Bridging the Digital Divide

Every morning, I’m on my Chrome 4.1 browser checking my many email accounts (of which I have 7. Or 8. I can never remember), looking at my Twitter feed on Seesmic and Skype-ing away simultaneously. All this before my breakfast, mind you. Yet some people haven’t even seen a computer, forget knowing what a ‘trending topic’ is.

Globalization and the digital divide are such paradoxical concepts but manage to exist side-by-side in many parts of the world. On one hand the reach of the internet breaks down geographical barriers, while on the other there are a vast number of people who don’t even know what the internet is.

In this map of Internet users worldwide, you can see the internet penetration in India  as of February 2008 is only between 4.9-13%. Many schemes have been in the pipeline to bridge the digital divide between the urban and rural areas and I think a trend is emerging where mobile phones have been shown to be more useful to the people than laptops and computers. Here’s a look at some of the efforts:

This article by the BBC highlights the methods by which SMS activism is used by villagers in India to talk about issues that are most important to them.

CGnet Swara (Chhattisgarh Net Voice) is an attempt to cater to people who are on the wrong side of the digital divide, says Shubhranshu Choudhary, a former BBC journalist-turned-activist and the brain behind CGnet Swara. “We are providing a new platform which the villagers can use to talk to each other and the outside world about issues that are important to them,” he says.

Another point: would the internet even be useful to people who cannot read? There are, in India, a large number of illiterate people. According to the India Literacy Project, the literacy rate in India as per the 2001 census was 65.38%. Male literacy rate stood at 75.85%, while the female literacy rate was a measly 54.16%. It will be interesting to see what the next census results will reveal. This article on India Today shares news that a PhD researcher is trying to make mobile phones text-free – the idea is to make them visual not textual. Definitely an interesting development to look at in the future.

Statistics showing India‘s education level on tells us that as of 2007, only 7 out of every 100 Indians were Internet users while 20 out of every 100 had phones – another point in favour of using mobile phones. With this regard, read an interview with Gurudath Banavar, the Director of IBM India Research Lab on the promise of the “Spoken Web” in bridging existing gaps. He said:

This is compelling for people who don’t have access to the Internet, or are not able to read or write. Anyone with access to a phone–mobile or landline–will be able to access the Spoken Web.

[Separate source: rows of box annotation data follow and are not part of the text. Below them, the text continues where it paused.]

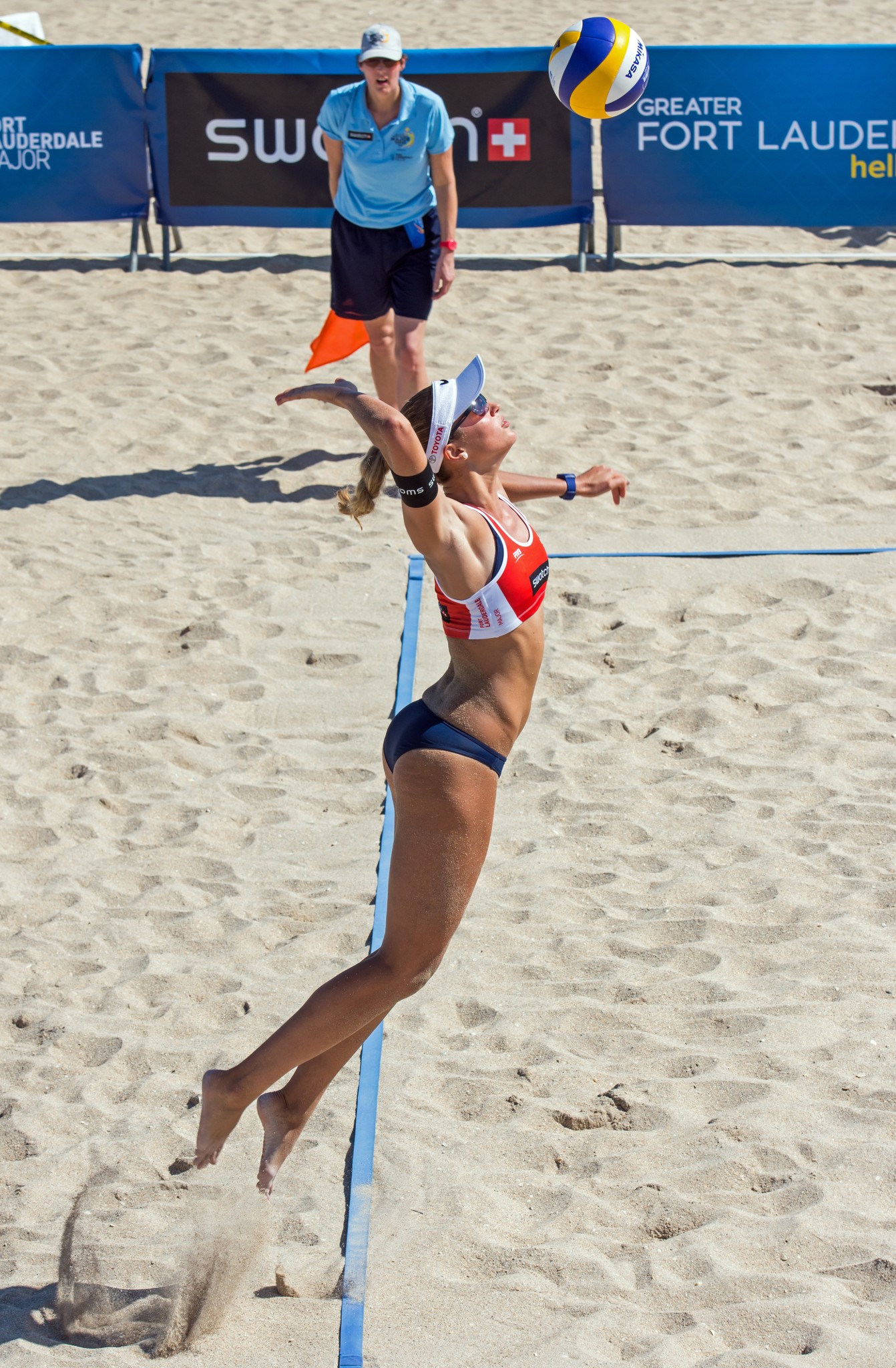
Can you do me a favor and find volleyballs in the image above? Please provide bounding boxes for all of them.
[548,16,651,120]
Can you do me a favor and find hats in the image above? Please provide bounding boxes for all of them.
[358,23,403,62]
[426,353,485,474]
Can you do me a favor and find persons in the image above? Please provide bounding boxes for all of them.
[188,356,631,1194]
[315,24,460,414]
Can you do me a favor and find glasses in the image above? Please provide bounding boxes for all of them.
[448,393,488,444]
[364,58,400,69]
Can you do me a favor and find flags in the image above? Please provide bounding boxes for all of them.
[305,308,371,373]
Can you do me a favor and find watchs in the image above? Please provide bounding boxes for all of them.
[558,473,576,501]
[440,239,457,251]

Perhaps in an effort to encourage further innovation and development with regard to reducing the gap between the haves and have-nots of the digital world, the Manthan Awards ceremony was set up 7 years ago to recognize strides in the South Asian world that have contributed towards lessening this gap.

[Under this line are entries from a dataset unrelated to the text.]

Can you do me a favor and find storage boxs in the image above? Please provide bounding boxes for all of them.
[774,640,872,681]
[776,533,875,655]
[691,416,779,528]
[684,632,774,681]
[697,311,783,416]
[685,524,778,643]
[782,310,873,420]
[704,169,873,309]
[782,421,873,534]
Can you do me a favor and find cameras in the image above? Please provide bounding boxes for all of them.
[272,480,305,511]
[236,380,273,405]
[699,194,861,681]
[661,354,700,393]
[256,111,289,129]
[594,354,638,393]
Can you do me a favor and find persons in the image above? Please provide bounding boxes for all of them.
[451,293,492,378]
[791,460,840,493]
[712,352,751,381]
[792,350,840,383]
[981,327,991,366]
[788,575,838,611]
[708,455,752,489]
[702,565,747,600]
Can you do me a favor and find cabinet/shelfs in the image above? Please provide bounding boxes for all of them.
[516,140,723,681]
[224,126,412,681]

Even in 2002, covered this phenomenon where people carrying mobile phones travel the villages of India in order to connect the villagers to the rest of the country.

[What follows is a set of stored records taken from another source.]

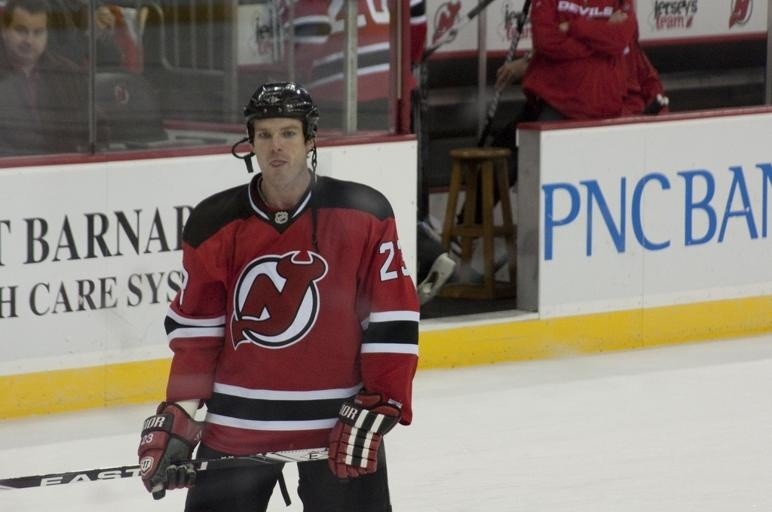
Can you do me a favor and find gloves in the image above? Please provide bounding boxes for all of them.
[328,393,401,478]
[138,402,205,499]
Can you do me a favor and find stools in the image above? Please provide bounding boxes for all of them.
[432,146,516,301]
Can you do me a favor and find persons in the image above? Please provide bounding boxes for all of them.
[134,79,421,510]
[0,0,230,158]
[453,2,673,285]
[285,2,457,316]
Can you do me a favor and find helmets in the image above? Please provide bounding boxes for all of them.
[244,81,319,143]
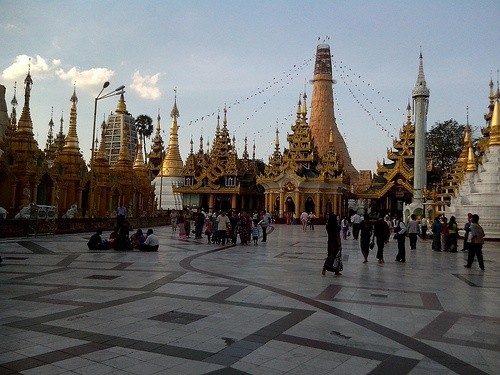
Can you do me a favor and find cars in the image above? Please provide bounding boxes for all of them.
[0,207,9,220]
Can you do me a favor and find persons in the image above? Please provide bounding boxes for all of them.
[169,205,279,246]
[322,210,486,275]
[86,201,160,251]
[286,210,317,231]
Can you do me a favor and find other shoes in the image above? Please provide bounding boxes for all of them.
[322,269,325,275]
[399,260,406,263]
[464,264,471,268]
[480,268,485,271]
[335,272,342,275]
[381,260,384,263]
[378,259,382,262]
[366,260,368,262]
[461,249,465,251]
[362,261,366,263]
[395,259,400,262]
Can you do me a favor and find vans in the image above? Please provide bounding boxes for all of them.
[15,203,58,218]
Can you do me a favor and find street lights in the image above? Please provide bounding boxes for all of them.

This does imply, to me, that the modernization paradigm of developmental journalism doesn’t work – what the western world thinks of as ‘modern’ isn’t necessarily so. Luis Ramiro Beltrán pointed out that the definition of modernity…was one elaborated by the USA and implemented by experts trained in the USA (Sparks, 2007: 41). Internet users all over the world, where penetration levels are at its highest, cannot imagine their life without it. I certainly can’t. But is the internet the be-all and end-all for everyone? Not in the least. Do villagers need the internet? Or do they simply need better connectivity? If mobile phones give them that, with more ease than the internet does, then who are we to argue?

As I’d like to say … whatever floats your boat.